The 72-year-old former policeman, a black belt in aikido, was known for holding combative views: his website derides various features of “American-style” capitalism. But even by these standards, musings on a three-year moratorium on loan repayments for small and medium-sized companies were remarkable. Mr Kamei also accused the central bank of “talking in its sleep” and linked rising murder and suicide rates to the attitude of Keidanren, the nation's biggest business lobby. All this has spooked investors. The Topix banks index has underperformed the global banking benchmark by 2.5 per cent since September 16th, the day he took office; the Topix itself has lagged the rest of Asia by more than 5 per cent. Flows into equity funds, as tracked by EPFR, showed a strong run before the general election, but September ended with two consecutive weeks of outflows.
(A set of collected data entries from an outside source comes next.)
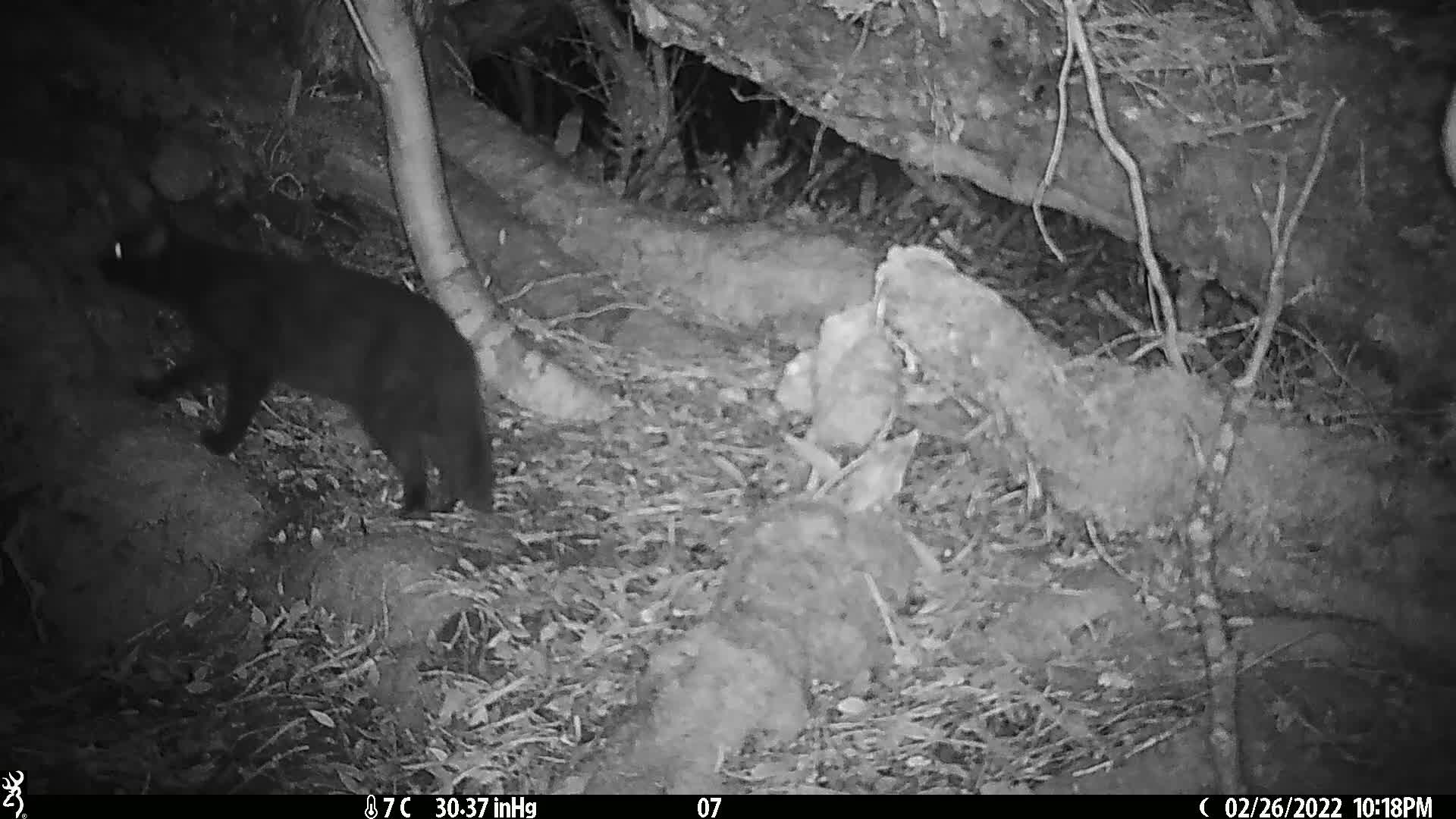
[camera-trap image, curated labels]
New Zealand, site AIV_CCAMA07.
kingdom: Animalia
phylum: Chordata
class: Mammalia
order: Carnivora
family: Felidae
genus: Felis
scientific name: Felis catus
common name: domestic cat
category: cat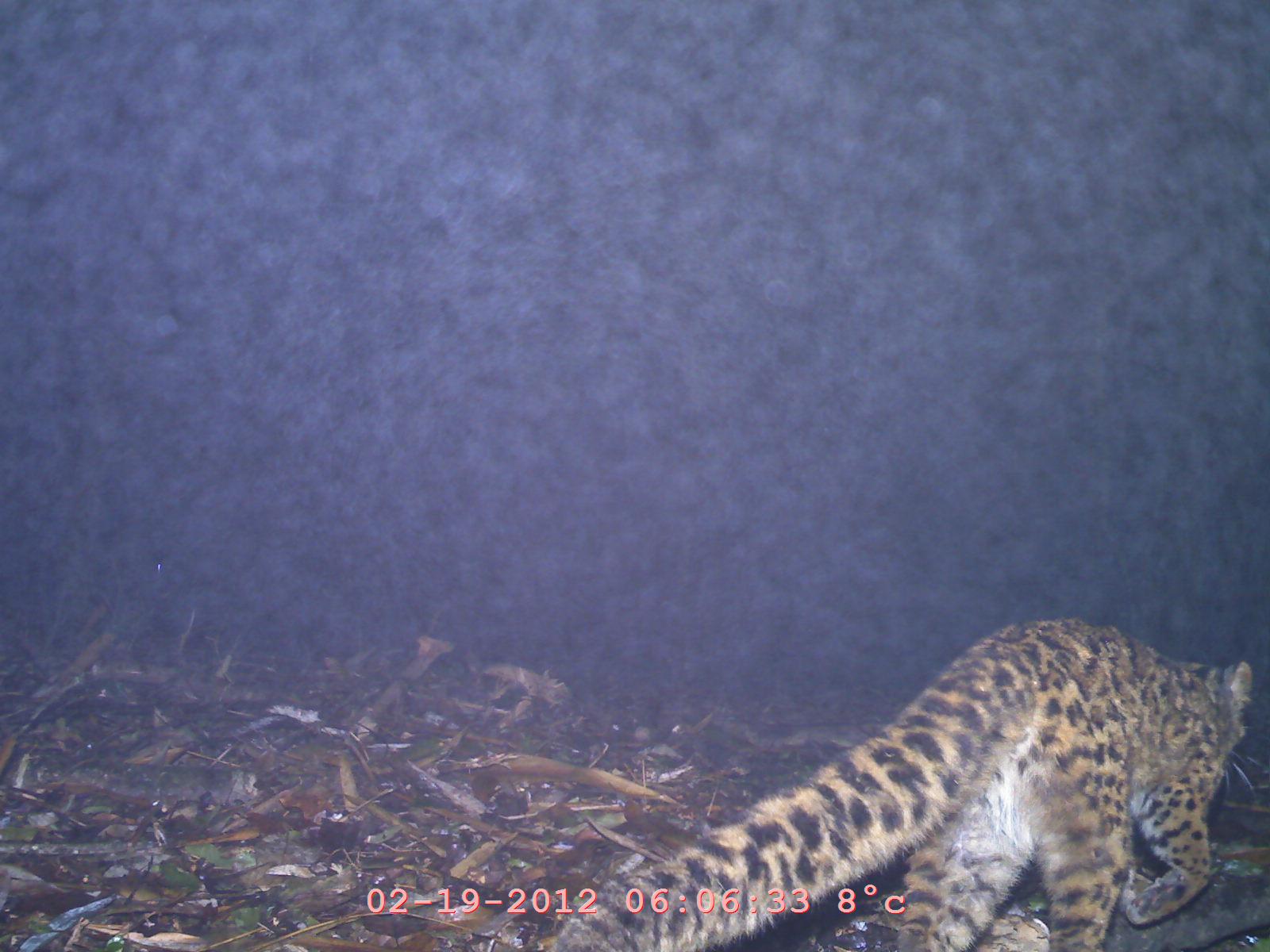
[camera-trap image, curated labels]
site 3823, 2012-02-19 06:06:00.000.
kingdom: Animalia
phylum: Chordata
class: Mammalia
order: Carnivora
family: Felidae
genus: Pardofelis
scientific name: Pardofelis marmorata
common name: marbled cat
Pardofelis marmorata (marbled cat), count 1.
Even credit markets, historically indifferent to Japan's worsening fiscal position, are showing signs of strain. The price of protecting five-year government debt against default has leapt by a quarter.
Mr Kamei should not be written off. Tim Geithner's early notices were terrible; the US Treasury secretary has since grown into the role. And Mr Kamei may have been exploiting the temporary absence of Yukio Hatoyama, the prime minister, detained in Pittsburgh and Copenhagen. But for many marginal investors, his outbursts are just the latest excuse to steer clear of the country and its assets. Shizuka means “quiet” in Japanese. A period of calm reflection from Mr Kamei would not go amiss.